**Texto proporcionado**:

>>>>>

Hace cuarenta años que mi padre fue padre. Bueno, en
realidad no hace 40 años exactamente. Faltarían 2 meses escasos para que mi
padre fuera padre por primera vez: el día de mi nacimiento.
Pero, como por esos entonces yo ya estaba dando alguna que otra
patada en la panza de mi madre pues, sí, que digo yo que este año mi padre
cumple cuarenta años de padredicidad voluntaria.
Porque la padredicidad es algo más que la
paternidad. De alguna forma a la padredicidad se le añade una cierta cualidad especial. Padre- padre se puede ser de muchas formas: queriendo o sin querer,
con más o menos torpeza, con mucho o poco amor, etc. Pero ser padre y honrar la felicidad no debe ser
fácil. Y esto es lo que mi padre ha hecho durante toda su vida: trabajar mucho
y duro para honrar la felicidad de su familia. De pequeñas, a mi hermana y a mí,
nos cuidó como supo, como, imagino, pudo ir aprendiendo; proporcionándonos la
seguridad que necesitamos, animándonos a seguir estudiando siempre, a trabajar
duro; nos transmitió su amor por la montaña, su amada montaña… Imagino que,
como mi madre, que como mi hermana y como yo misma, mi padre hizo siempre y en
todo momento lo mejor que podía hacer. Como todos los padres. Como todas las madres. Como todas las hijas e hijos. Porque nadie puede hacer más de lo que puede hacer en cada momento.
Y yo, ahora, lo
entiendo.
Son cuarenta años los que hace que nos conocemos. Y todavía
tengo esa sensación de que no nos conocemos aún. Y, quizás, debe ser así.

<<<<<

**Tareas requeridas**:
1. En el texto sobre el padre, ¿qué amor transmitió el padre a sus hijas?
2. Escribe una continuación del texto sobre el padre a partir de su última frase.
Los datos son material aparte del texto sobre el padre.

**Datos de origen**:
>>>>>

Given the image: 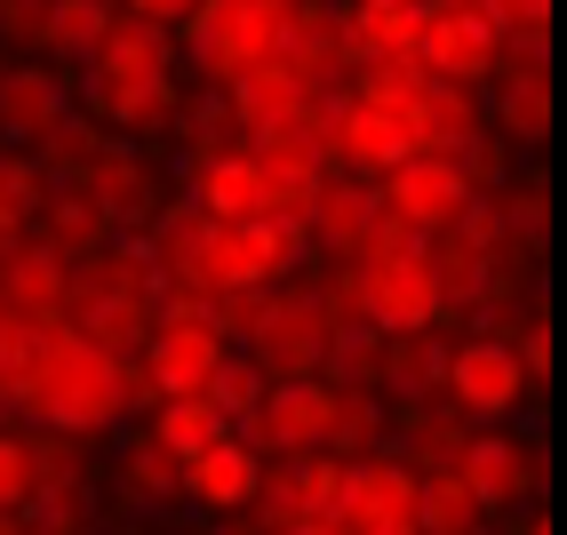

<<<<<

**Lista de respuestas**:
1. Su amor por la montaña.

2.
A mi padre le cuesta emocionarse y, cuando alguna lágrima de
emoción parece que aflora de sus ojos, él la retiene hacia dentro, como cuando
un niño se enjuga los mocos. A mi padre, a veces, le cuesta escuchar y termina
las conversaciones con un “te paso a tu madre” sin esperar que yo le responda o
le cuente. Y se pone colorado de la vergüenza en muchas ocasiones o le da una
risa floja nerviosa que no sabe parar.
Mi padre también me ha enseñado el valor de la
prudencia, de la razón y la previsión para el futuro. Y también el goce del
respirar aire puro, de disfrutar del tiempo libre en familia con su anhelo
juguetón. De mi padre he aprendido que siempre se puede ayudar a quien quieres,
incondicionalmente. Y a quien no quieres también le puedes echar una mano si lo necesita.
Hay muchas cosas que cojo de mi padre y otras de las que
estoy aprendiendo a soltar. Porque a veces yo tampoco me conozco muy bien y me
confundo. Estoy aprendiendo a conocerme un poco mejor cada día.
Honro tus enseñanzas, papín. Gracias por tu amor y por
tu generosidad. Ahora me toca a mi dar mis pasos y seguir disfrutando de los
tuyos.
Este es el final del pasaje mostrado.